Maximum COD, TOC, and turbidity removal efficiencies as well as operating variables (CD, t EC, and pH) at optimized values for treatment of MCW are 88.43%, 79.1%, 99.8%, 66.39 A/m2, 20.60 min, and 7.03 pH for Fe electrode and 90.11%, 81.30%, 99.9%, 62.67 A/m2, 24.39 min, and 5.01 pH for Al electrode, respectively. Operating costs for Fe and Al electrodes at optimum conditions are 0.80 €/m3 (or 0.22 €/kg COD) and 1.08 €/m3 (or 0.28 €/kg COD).

4 Conclusions

The statistical analysis shows that all the variables set in the preparation of the model, within the tested boundaries of the model, have significant effect on the model. Current density, initial pH, and operating time for the treatment of MCW influence the COD, TOC, and turbidity removal efficiencies.

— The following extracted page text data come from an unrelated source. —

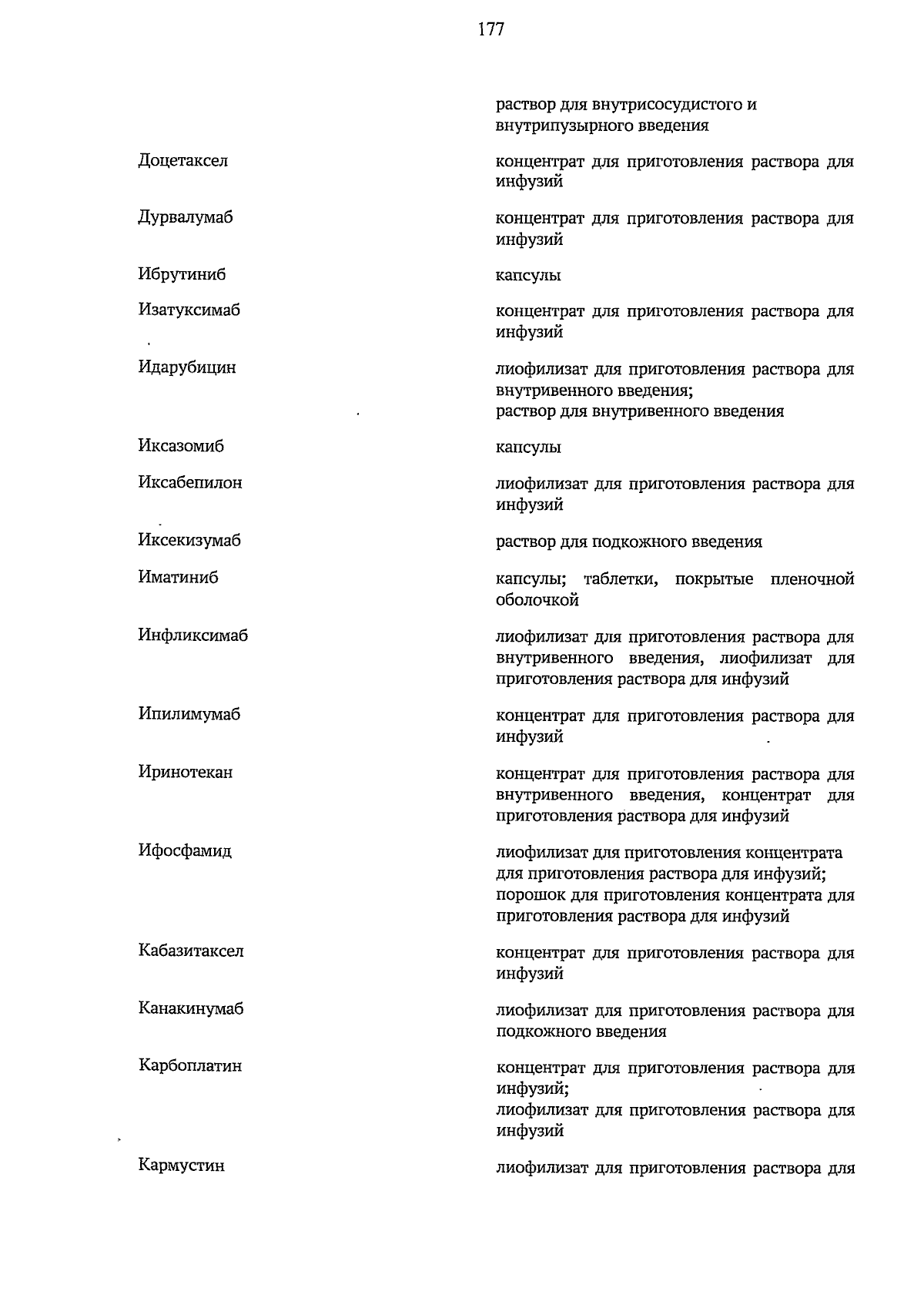 177

| | |
|---|---|
| | раствор для внутрисосудистого и внутрипузырного введения |
| Доцетаксел | концентрат для приготовления раствора для инфузий |
| Дурвалумаб | концентрат для приготовления раствора для инфузий |
| Ибрутиниб | капсулы |
| Изатуксимаб | концентрат для приготовления раствора для инфузий |
| Идарубицин | лиофилизат для приготовления раствора для внутривенного введения; раствор для внутривенного введения |
| Иксазомиб | капсулы |
| Иксабепилон | лиофилизат для приготовления раствора для инфузий |
| Иксекизумаб | раствор для подкожного введения |
| Иматиниб | капсулы; таблетки, покрытые пленочной оболочкой |
| Инфликсимаб | лиофилизат для приготовления раствора для внутривенного введения, лиофилизат для приготовления раствора для инфузий |
| Ипилимумаб | концентрат для приготовления раствора для инфузий |
| Иринотекан | концентрат для приготовления раствора для внутривенного введения, концентрат для приготовления раствора для инфузий |
| Ифосфамид | лиофилизат для приготовления концентрата для приготовления раствора для инфузий; порошок для приготовления концентрата для приготовления раствора для инфузий |
| Кабазитаксел | концентрат для приготовления раствора для инфузий |
| Канакинумаб | лиофилизат для приготовления раствора для подкожного введения |
| Карбоплатин | концентрат для приготовления раствора для инфузий; лиофилизат для приготовления раствора для инфузий |
| Кармустин | лиофилизат для приготовления раствора для |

The optimal electrocoagulation conditions for maximum removal efficiencies of COD, TOC, and turbidity found by RSM are current density (66.39 A/m2), initial pH (7.03), and operating time of EC (20.60 min) for Fe electrode and current density (62.67 A/m2), initial pH (5.01), and operating time of EC (24.39 min) for Al electrode. It is characterized by desirability of 0.728 for Fe electrode and 0.819 for Al electrode. The actual COD, TOC, and turbidity removals at optimized conditions are found to be 93.0%, 83.0%, and 99.8% for Fe electrode and 93.5%, 85.2%, and 99.9% for Al electrode, respectively, which confirms close to the predicted response using RSM. Minimal operating costs for Fe and Al electrodes are 0.371 and 0.337 €/m3. A mathematical approach is useful for picturing the theoretical electrocoagulation of metal cutting wastewater treatment.